TASK OBJECTIVE: Leaving out all pictures, return the records word for word.

Plain-text document sources:
──────

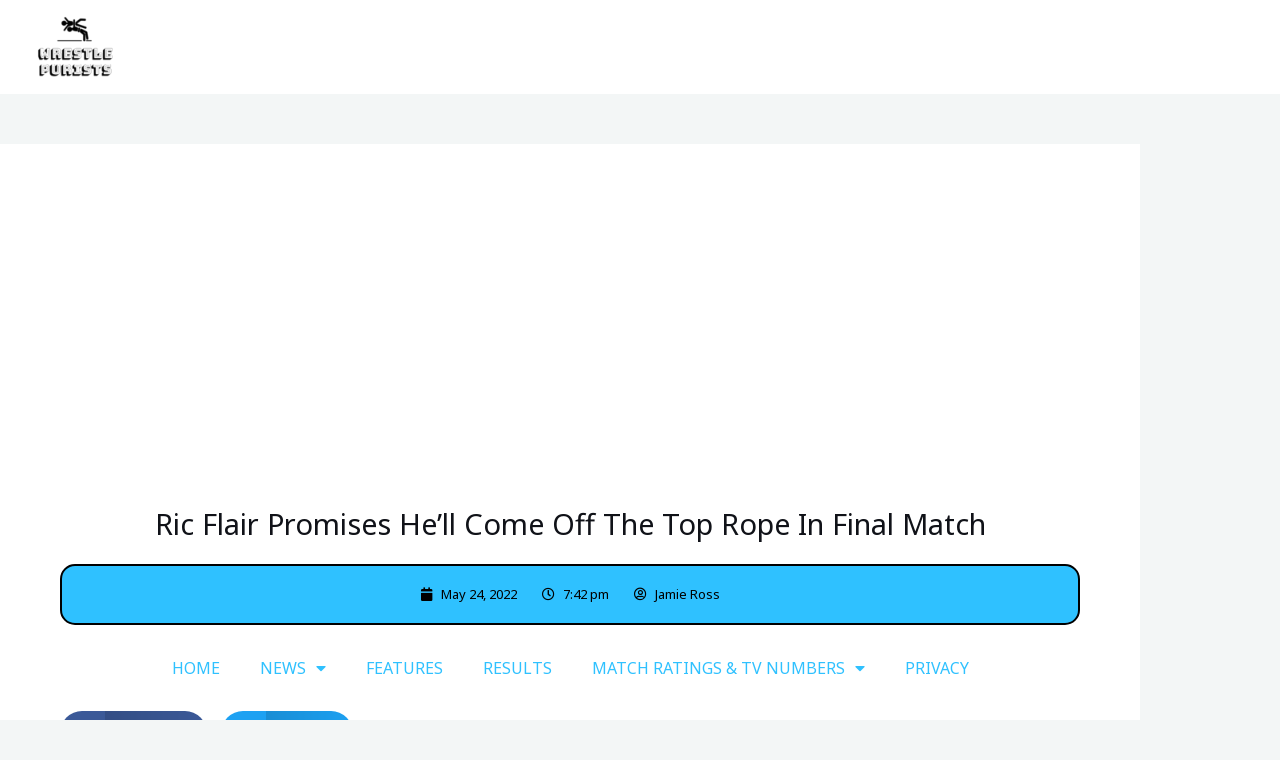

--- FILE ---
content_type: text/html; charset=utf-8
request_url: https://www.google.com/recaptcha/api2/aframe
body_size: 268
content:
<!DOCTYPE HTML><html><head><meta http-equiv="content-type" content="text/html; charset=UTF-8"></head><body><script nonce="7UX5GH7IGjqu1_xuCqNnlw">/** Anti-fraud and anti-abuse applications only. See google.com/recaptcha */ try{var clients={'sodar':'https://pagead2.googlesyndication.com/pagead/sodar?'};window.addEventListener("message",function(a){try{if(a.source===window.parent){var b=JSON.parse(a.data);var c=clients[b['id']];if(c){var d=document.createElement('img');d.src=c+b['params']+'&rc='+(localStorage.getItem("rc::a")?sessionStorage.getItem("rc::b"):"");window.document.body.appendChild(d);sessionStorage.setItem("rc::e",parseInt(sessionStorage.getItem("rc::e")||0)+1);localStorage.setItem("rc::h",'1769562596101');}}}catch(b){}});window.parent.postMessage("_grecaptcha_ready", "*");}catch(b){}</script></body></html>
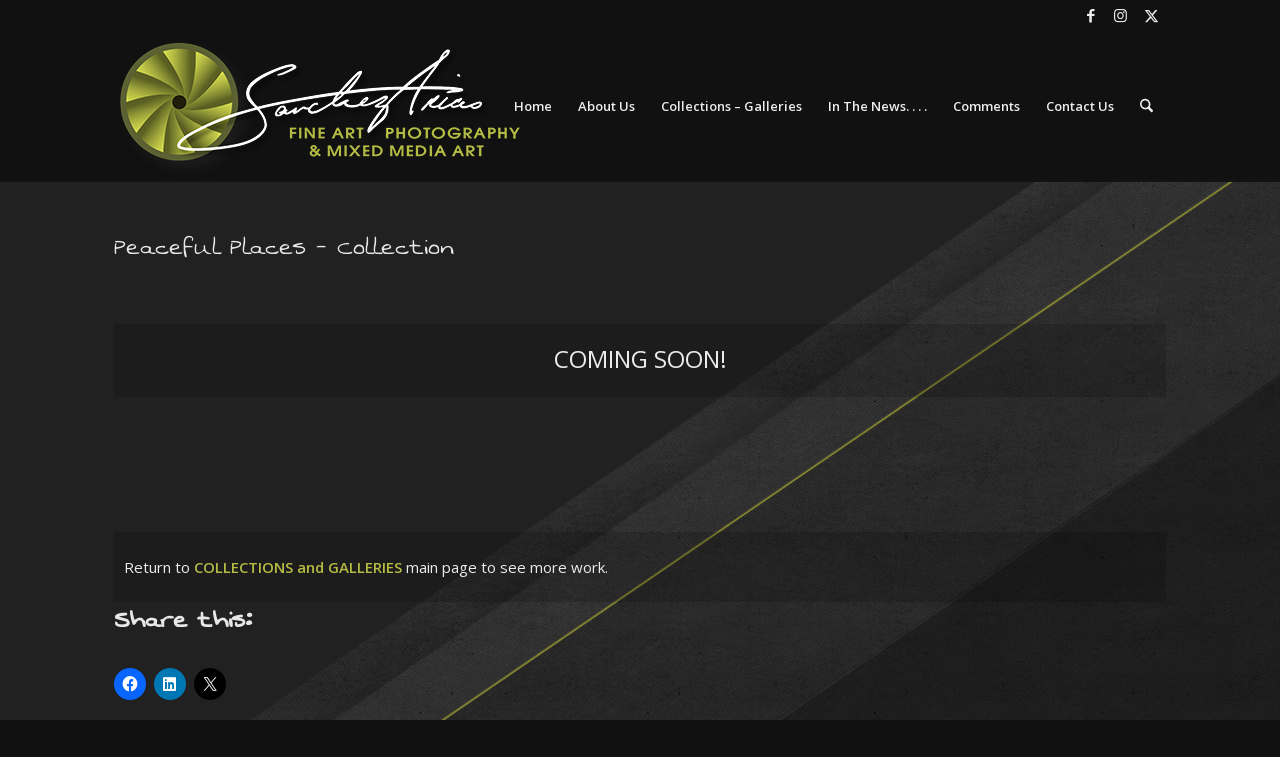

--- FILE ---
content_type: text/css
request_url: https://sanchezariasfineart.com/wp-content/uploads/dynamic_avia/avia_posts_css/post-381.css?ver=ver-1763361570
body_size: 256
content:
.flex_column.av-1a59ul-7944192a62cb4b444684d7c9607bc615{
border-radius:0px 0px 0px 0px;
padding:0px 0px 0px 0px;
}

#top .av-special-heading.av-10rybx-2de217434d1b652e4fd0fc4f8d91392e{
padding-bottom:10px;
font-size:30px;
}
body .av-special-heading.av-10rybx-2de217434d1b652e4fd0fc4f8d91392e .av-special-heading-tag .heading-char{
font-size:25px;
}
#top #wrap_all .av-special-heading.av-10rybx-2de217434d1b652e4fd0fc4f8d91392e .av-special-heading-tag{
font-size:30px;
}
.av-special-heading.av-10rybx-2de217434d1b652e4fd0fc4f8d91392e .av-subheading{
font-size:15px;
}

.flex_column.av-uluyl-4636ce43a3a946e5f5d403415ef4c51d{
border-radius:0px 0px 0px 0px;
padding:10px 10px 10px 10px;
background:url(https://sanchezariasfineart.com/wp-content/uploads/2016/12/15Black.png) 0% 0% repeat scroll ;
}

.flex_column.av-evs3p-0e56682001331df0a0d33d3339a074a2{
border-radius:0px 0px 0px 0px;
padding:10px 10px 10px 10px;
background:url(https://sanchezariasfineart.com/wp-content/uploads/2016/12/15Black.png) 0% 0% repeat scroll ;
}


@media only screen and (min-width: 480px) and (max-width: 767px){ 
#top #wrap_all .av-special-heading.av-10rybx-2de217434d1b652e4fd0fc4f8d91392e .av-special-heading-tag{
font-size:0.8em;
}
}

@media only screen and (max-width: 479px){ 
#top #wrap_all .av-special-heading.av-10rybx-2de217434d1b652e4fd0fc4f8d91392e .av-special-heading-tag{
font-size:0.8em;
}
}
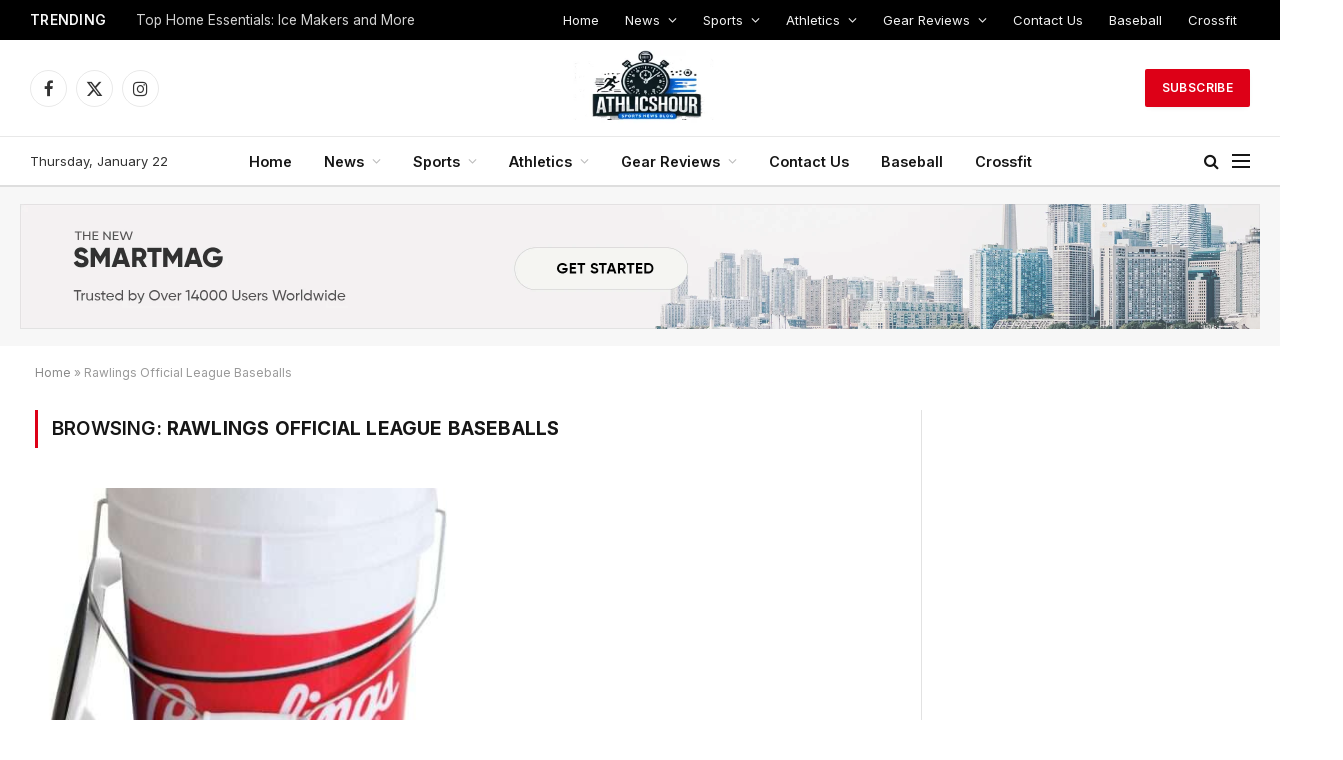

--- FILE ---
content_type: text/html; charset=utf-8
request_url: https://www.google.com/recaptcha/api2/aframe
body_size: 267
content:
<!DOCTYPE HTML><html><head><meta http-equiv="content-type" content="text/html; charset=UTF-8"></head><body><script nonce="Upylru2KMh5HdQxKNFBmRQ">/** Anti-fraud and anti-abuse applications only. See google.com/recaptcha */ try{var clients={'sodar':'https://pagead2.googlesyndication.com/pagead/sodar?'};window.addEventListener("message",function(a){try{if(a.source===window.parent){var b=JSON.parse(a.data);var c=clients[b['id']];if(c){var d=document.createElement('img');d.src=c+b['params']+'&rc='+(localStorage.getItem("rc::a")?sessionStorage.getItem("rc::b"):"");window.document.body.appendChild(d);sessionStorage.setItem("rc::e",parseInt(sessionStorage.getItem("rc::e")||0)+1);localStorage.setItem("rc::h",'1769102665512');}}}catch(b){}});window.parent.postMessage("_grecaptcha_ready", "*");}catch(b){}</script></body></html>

──────

WORKED SOLUTION:
--- FILE ---
content_type: text/html; charset=utf-8
request_url: https://www.google.com/recaptcha/api2/aframe
body_size: 268
content:
<!DOCTYPE HTML><html><head><meta http-equiv="content-type" content="text/html; charset=UTF-8"></head><body><script nonce="7UX5GH7IGjqu1_xuCqNnlw">/** Anti-fraud and anti-abuse applications only. See google.com/recaptcha */ try{var clients={'sodar':'https://pagead2.googlesyndication.com/pagead/sodar?'};window.addEventListener("message",function(a){try{if(a.source===window.parent){var b=JSON.parse(a.data);var c=clients[b['id']];if(c){var d=document.createElement('img');d.src=c+b['params']+'&rc='+(localStorage.getItem("rc::a")?sessionStorage.getItem("rc::b"):"");window.document.body.appendChild(d);sessionStorage.setItem("rc::e",parseInt(sessionStorage.getItem("rc::e")||0)+1);localStorage.setItem("rc::h",'1769562596101');}}}catch(b){}});window.parent.postMessage("_grecaptcha_ready", "*");}catch(b){}</script></body></html>

--- FILE ---
content_type: text/css
request_url: https://sanchezariasfineart.com/wp-content/uploads/dynamic_avia/avia_posts_css/post-381.css?ver=ver-1763361570
body_size: 256
content:
.flex_column.av-1a59ul-7944192a62cb4b444684d7c9607bc615{
border-radius:0px 0px 0px 0px;
padding:0px 0px 0px 0px;
}

#top .av-special-heading.av-10rybx-2de217434d1b652e4fd0fc4f8d91392e{
padding-bottom:10px;
font-size:30px;
}
body .av-special-heading.av-10rybx-2de217434d1b652e4fd0fc4f8d91392e .av-special-heading-tag .heading-char{
font-size:25px;
}
#top #wrap_all .av-special-heading.av-10rybx-2de217434d1b652e4fd0fc4f8d91392e .av-special-heading-tag{
font-size:30px;
}
.av-special-heading.av-10rybx-2de217434d1b652e4fd0fc4f8d91392e .av-subheading{
font-size:15px;
}

.flex_column.av-uluyl-4636ce43a3a946e5f5d403415ef4c51d{
border-radius:0px 0px 0px 0px;
padding:10px 10px 10px 10px;
background:url(https://sanchezariasfineart.com/wp-content/uploads/2016/12/15Black.png) 0% 0% repeat scroll ;
}

.flex_column.av-evs3p-0e56682001331df0a0d33d3339a074a2{
border-radius:0px 0px 0px 0px;
padding:10px 10px 10px 10px;
background:url(https://sanchezariasfineart.com/wp-content/uploads/2016/12/15Black.png) 0% 0% repeat scroll ;
}


@media only screen and (min-width: 480px) and (max-width: 767px){ 
#top #wrap_all .av-special-heading.av-10rybx-2de217434d1b652e4fd0fc4f8d91392e .av-special-heading-tag{
font-size:0.8em;
}
}

@media only screen and (max-width: 479px){ 
#top #wrap_all .av-special-heading.av-10rybx-2de217434d1b652e4fd0fc4f8d91392e .av-special-heading-tag{
font-size:0.8em;
}
}

--- FILE ---
content_type: text/html; charset=utf-8
request_url: https://www.google.com/recaptcha/api2/aframe
body_size: 267
content:
<!DOCTYPE HTML><html><head><meta http-equiv="content-type" content="text/html; charset=UTF-8"></head><body><script nonce="Upylru2KMh5HdQxKNFBmRQ">/** Anti-fraud and anti-abuse applications only. See google.com/recaptcha */ try{var clients={'sodar':'https://pagead2.googlesyndication.com/pagead/sodar?'};window.addEventListener("message",function(a){try{if(a.source===window.parent){var b=JSON.parse(a.data);var c=clients[b['id']];if(c){var d=document.createElement('img');d.src=c+b['params']+'&rc='+(localStorage.getItem("rc::a")?sessionStorage.getItem("rc::b"):"");window.document.body.appendChild(d);sessionStorage.setItem("rc::e",parseInt(sessionStorage.getItem("rc::e")||0)+1);localStorage.setItem("rc::h",'1769102665512');}}}catch(b){}});window.parent.postMessage("_grecaptcha_ready", "*");}catch(b){}</script></body></html>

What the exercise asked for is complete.